(Records of scene-based questions)
## Begin
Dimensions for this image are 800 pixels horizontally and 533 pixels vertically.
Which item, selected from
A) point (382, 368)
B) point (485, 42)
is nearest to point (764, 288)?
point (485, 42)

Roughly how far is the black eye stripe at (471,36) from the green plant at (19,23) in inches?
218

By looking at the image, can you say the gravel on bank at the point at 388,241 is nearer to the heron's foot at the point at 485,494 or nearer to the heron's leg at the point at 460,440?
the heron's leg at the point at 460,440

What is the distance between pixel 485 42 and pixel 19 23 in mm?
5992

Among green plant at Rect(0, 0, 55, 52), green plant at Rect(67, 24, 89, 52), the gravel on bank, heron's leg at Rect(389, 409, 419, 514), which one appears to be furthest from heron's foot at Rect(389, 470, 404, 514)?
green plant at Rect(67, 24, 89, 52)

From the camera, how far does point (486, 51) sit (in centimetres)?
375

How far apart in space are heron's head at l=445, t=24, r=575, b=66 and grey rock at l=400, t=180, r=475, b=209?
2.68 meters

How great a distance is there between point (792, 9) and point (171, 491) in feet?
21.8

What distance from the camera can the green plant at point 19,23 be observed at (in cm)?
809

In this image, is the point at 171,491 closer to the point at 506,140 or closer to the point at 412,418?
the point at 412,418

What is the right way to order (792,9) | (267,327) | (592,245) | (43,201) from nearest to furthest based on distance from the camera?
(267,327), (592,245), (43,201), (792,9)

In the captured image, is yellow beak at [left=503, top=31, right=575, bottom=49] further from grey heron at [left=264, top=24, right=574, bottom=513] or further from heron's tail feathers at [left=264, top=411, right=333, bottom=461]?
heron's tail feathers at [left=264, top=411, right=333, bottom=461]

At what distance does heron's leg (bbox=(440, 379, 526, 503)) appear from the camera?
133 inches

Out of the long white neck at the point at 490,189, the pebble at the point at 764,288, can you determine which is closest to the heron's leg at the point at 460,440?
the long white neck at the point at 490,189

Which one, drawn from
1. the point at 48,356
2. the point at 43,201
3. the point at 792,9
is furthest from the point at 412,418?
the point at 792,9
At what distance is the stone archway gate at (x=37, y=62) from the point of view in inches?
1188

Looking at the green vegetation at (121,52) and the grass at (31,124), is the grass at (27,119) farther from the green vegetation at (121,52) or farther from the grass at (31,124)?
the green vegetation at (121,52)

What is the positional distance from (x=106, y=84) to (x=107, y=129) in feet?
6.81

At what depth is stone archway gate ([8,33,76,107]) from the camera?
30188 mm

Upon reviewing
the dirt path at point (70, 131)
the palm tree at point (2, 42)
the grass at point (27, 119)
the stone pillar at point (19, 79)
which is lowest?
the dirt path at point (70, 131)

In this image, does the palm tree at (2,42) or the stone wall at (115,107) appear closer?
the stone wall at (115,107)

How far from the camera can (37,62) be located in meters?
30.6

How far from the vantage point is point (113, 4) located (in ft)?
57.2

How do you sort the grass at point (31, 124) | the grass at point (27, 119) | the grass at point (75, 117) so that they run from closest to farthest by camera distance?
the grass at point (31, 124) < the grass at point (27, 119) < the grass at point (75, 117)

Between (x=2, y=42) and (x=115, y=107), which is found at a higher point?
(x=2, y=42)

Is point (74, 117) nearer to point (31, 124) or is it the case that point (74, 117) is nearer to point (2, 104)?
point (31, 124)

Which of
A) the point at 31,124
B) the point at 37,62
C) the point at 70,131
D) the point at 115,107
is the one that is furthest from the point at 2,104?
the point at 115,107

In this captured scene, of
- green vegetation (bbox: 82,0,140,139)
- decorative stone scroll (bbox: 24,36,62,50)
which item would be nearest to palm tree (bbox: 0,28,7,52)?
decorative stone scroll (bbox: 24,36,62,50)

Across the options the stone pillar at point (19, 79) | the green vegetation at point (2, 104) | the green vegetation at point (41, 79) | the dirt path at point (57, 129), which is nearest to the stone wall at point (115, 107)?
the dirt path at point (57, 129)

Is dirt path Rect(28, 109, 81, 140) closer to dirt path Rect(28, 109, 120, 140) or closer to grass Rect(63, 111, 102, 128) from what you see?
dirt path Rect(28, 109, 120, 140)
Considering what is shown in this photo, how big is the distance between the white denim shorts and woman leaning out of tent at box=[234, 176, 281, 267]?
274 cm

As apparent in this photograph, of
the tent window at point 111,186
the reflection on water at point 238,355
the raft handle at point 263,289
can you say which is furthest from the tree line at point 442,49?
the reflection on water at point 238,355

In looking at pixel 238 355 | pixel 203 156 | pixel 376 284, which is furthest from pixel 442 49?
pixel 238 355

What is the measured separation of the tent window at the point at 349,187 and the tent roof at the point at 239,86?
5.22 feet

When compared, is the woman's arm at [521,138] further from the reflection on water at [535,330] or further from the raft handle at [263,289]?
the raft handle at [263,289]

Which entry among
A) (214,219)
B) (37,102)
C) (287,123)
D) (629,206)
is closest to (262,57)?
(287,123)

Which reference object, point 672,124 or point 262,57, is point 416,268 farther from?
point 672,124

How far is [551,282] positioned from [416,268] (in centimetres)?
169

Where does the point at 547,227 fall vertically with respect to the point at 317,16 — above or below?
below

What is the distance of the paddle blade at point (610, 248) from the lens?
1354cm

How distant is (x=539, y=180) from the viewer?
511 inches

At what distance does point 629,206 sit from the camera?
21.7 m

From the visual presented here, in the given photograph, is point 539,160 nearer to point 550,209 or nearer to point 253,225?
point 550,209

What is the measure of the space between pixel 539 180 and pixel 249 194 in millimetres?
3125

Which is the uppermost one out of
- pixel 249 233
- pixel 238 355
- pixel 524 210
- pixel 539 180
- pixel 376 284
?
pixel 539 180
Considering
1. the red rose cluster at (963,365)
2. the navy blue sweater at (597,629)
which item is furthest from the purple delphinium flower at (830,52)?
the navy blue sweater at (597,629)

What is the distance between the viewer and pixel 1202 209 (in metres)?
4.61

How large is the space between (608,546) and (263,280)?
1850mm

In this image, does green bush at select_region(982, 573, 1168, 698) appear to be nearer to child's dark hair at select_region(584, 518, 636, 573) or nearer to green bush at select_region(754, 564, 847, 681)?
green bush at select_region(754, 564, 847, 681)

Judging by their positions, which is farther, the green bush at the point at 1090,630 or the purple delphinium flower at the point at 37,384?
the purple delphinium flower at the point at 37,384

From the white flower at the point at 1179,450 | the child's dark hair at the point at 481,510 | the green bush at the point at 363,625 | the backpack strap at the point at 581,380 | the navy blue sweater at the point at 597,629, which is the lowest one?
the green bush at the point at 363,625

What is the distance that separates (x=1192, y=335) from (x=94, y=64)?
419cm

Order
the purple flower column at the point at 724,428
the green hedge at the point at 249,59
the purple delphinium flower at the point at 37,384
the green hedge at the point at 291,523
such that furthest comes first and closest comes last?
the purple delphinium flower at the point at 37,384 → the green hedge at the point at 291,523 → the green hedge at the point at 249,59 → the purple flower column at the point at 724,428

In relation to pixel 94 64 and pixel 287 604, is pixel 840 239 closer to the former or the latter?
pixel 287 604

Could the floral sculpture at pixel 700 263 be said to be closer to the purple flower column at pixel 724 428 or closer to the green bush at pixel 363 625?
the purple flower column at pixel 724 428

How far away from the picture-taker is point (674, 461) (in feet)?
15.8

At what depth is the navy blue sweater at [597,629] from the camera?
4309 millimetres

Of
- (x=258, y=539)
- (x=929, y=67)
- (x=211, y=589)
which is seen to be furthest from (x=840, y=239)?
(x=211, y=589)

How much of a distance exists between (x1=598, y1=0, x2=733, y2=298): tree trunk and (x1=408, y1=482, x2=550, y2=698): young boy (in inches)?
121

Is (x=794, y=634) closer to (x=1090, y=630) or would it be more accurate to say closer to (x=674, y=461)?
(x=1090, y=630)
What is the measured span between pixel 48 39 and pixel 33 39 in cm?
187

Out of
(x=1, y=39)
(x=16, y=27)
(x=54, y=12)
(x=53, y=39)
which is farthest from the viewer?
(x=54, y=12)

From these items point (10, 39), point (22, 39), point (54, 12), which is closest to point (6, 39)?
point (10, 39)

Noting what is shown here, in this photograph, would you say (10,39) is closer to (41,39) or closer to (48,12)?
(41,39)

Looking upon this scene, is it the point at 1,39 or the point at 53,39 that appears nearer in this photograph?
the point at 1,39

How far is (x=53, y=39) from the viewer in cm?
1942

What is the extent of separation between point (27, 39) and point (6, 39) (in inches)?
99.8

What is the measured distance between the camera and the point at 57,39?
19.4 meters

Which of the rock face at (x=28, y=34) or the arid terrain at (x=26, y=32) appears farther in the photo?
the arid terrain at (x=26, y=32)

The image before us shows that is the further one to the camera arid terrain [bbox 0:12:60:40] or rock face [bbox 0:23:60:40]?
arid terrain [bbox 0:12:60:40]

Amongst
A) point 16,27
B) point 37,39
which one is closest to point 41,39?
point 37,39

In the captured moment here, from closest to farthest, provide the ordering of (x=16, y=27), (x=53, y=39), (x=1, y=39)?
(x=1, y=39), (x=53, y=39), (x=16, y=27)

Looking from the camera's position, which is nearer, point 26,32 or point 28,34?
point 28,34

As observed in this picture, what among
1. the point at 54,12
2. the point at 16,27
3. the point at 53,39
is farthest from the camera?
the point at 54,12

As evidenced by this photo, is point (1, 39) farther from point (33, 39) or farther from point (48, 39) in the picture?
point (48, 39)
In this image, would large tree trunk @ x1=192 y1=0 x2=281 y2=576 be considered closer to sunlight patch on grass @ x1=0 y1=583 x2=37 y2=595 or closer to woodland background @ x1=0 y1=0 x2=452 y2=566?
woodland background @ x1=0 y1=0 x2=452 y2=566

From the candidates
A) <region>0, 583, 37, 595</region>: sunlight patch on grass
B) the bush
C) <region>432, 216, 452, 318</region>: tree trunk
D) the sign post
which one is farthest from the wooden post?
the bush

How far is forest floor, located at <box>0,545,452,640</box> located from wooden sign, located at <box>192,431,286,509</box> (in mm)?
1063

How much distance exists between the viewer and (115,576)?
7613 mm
## End
*Objective:* Each line from the one containing "In the captured moment" to the end of the listing above should be copied exactly, and nothing else.

*Correct answer:*
In the captured moment here, from closest to farthest, provide the ordering of (x=16, y=27), (x=53, y=39), (x=1, y=39)?
(x=1, y=39), (x=53, y=39), (x=16, y=27)

Looking from the camera's position, which is nearer, point 26,32 or point 28,34?
point 28,34

As observed in this picture, what among
1. the point at 54,12
2. the point at 16,27
3. the point at 53,39
is farthest from the camera?
the point at 54,12

As evidenced by this photo, is point (1, 39) farther from point (33, 39) or farther from point (48, 39) in the picture?
point (48, 39)
In this image, would large tree trunk @ x1=192 y1=0 x2=281 y2=576 be considered closer to sunlight patch on grass @ x1=0 y1=583 x2=37 y2=595 or closer to woodland background @ x1=0 y1=0 x2=452 y2=566?
woodland background @ x1=0 y1=0 x2=452 y2=566

From the candidates
A) <region>0, 583, 37, 595</region>: sunlight patch on grass
B) the bush
C) <region>432, 216, 452, 318</region>: tree trunk
D) the sign post
which one is farthest from the wooden post?
the bush

How far is forest floor, located at <box>0,545,452,640</box> located from wooden sign, located at <box>192,431,286,509</box> (in mm)?
1063

How much distance exists between the viewer and (115,576)?
7613 mm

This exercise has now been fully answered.